*** Opening of Document excerpt ***
Background: Fine needle aspiration biopsy (FNA) is the cornerstone of assessment of thyroid nodules. Cytological criteria for benign (THY2) and malignant (THY5) nodules are well-established and reliable. In a minority of patients cytology raises the possibility of a neoplasm (THY3) and only formal histological assesment can differentiate between benign and malignant lesions.
Method: Retrospective review of histological and clinical data in a cohort of patients with thyroid nodules with cytological diagnosis of follicular neoplasm (THY3).
Results: Between Jan 2000 and October 2006, out of a total of 2078 patients who underwent thyroid FNAs, there were 89 THY3 reports (approx 1:20). There were 19 men and 70 women, aged 1776 years. Thyroid lobectomy was performed in 82 patients and total thyroidectomy in 7 patients.
Histology demonstrated a thyroid carcinoma in 24 patients (15 follicular, 4 medullary, 3 papillary, 1 Hurthle cell and 1 poorly differentiated).
*** Close of Document excerpt ***
Tasks to carry out
A. Copy the thyroid nodule abstract starting at "Method: Retrospective review" and ending at "in 7 patients.", but swap "cohort" for "group".
B. Write what comes next in the thyroid nodule abstract, picking up right after its last sentence.
*** Opening of Source information ***
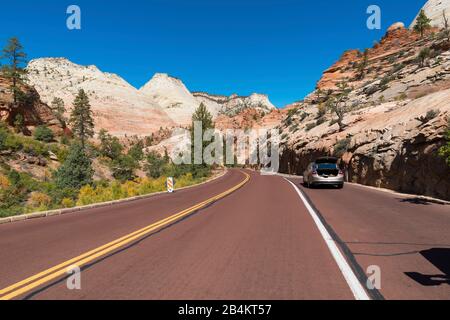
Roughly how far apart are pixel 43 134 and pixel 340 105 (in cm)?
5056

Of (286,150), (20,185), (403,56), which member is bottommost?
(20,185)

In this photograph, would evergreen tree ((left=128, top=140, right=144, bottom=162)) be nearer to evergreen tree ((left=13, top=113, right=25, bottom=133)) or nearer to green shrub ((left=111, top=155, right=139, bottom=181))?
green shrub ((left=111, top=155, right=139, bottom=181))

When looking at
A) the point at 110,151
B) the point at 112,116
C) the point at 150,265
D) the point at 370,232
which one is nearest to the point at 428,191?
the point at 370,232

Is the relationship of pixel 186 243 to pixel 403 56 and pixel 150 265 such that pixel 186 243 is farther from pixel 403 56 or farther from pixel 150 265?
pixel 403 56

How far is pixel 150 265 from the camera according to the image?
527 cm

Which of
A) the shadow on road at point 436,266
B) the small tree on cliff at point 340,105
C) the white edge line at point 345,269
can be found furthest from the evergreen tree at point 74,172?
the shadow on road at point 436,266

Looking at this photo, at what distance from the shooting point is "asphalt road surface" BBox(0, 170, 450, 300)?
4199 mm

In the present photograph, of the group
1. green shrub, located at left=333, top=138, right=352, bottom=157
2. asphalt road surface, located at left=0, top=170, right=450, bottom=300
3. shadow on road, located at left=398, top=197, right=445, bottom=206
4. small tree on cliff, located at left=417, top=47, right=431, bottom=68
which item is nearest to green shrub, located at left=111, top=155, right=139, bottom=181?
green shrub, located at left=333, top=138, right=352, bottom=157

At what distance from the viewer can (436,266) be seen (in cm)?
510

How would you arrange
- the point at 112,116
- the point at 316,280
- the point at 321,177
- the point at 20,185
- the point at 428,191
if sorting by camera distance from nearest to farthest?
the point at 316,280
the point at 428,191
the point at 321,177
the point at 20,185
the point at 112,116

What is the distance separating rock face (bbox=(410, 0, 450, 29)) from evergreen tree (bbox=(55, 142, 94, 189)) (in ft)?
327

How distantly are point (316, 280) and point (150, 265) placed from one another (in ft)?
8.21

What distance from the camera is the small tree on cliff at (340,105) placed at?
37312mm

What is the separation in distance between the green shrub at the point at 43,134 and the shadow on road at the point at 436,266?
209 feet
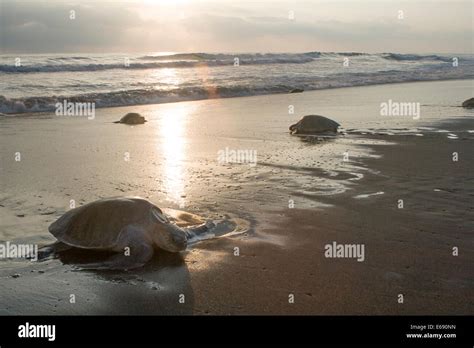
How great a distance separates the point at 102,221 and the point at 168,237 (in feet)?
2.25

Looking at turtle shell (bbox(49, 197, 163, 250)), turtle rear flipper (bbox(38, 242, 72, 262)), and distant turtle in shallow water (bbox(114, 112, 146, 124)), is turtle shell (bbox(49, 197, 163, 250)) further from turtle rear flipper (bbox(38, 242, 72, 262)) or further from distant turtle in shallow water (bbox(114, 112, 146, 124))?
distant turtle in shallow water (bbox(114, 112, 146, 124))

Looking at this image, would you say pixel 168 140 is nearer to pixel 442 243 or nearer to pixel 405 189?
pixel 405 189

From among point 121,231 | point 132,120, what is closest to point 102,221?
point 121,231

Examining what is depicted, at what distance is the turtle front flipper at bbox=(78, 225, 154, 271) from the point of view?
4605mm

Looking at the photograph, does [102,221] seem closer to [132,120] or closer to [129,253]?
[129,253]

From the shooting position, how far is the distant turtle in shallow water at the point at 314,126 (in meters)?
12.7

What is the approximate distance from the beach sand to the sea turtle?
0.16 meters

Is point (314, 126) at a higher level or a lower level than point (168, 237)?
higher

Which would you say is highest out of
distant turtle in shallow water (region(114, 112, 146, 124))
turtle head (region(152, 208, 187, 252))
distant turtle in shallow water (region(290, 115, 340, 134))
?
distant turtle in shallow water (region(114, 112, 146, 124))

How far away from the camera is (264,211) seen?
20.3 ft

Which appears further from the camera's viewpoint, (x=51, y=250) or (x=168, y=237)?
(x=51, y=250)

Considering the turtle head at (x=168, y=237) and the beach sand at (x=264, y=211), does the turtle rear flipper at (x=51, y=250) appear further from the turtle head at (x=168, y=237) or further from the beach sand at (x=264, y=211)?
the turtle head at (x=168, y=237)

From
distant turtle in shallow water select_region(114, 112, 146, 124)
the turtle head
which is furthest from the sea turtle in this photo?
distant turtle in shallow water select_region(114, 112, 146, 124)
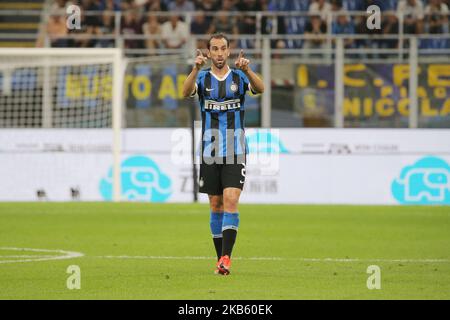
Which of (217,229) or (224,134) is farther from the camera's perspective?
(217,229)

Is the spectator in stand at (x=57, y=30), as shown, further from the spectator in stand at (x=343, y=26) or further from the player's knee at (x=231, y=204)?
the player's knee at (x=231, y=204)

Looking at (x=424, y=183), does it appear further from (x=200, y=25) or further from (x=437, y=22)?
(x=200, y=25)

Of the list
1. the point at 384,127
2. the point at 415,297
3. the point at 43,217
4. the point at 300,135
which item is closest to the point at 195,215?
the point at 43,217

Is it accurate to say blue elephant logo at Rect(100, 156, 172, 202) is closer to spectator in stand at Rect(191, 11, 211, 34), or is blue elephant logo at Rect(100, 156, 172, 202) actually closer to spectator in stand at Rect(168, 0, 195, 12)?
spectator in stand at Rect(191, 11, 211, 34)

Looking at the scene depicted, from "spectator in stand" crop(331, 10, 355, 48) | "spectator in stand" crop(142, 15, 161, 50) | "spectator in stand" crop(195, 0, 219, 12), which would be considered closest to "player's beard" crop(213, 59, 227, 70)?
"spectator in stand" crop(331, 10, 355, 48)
*** Close of Source information ***
Results by task
A.
Method: Retrospective review of histological and clinical data in a group of patients with thyroid nodules with cytological diagnosis of follicular neoplasm (THY3).
Results: Between Jan 2000 and October 2006, out of a total of 2078 patients who underwent thyroid FNAs, there were 89 THY3 reports (approx 1:20). There were 19 men and 70 women, aged 1776 years. Thyroid lobectomy was performed in 82 patients and total thyroidectomy in 7 patients.

B.
Benign changes were found in 65 patients (40 follicular adenomas, 10 Hurthle adenomas, 6 multinodular goitres, 4 adenomatoid nodules, 2 Hashimoto thyroiditis 1 colloid nodule).
Malignancy was more common in women (20/70 vs. 4/19, P<0.001 chi test) in younger patients (median age 31 vs. 50 yrs) and in larger nodules (median 31 mm vs. 28 mm).
Some 8/17 nodules over 40 mm in diameter were carcinomas, compared with only 12/53 in nodules under 40 mm (P<0.01, chi test).
Conclusion: Only one in four patients with cytological features of a follicular neoplasm has a thyroid carcinoma. A large nodule (>4 cm) in a young patient has a high likelihood of being a cancer and arguably such patients could be offered total thyroidectomy rather than diagnostic lobectomy.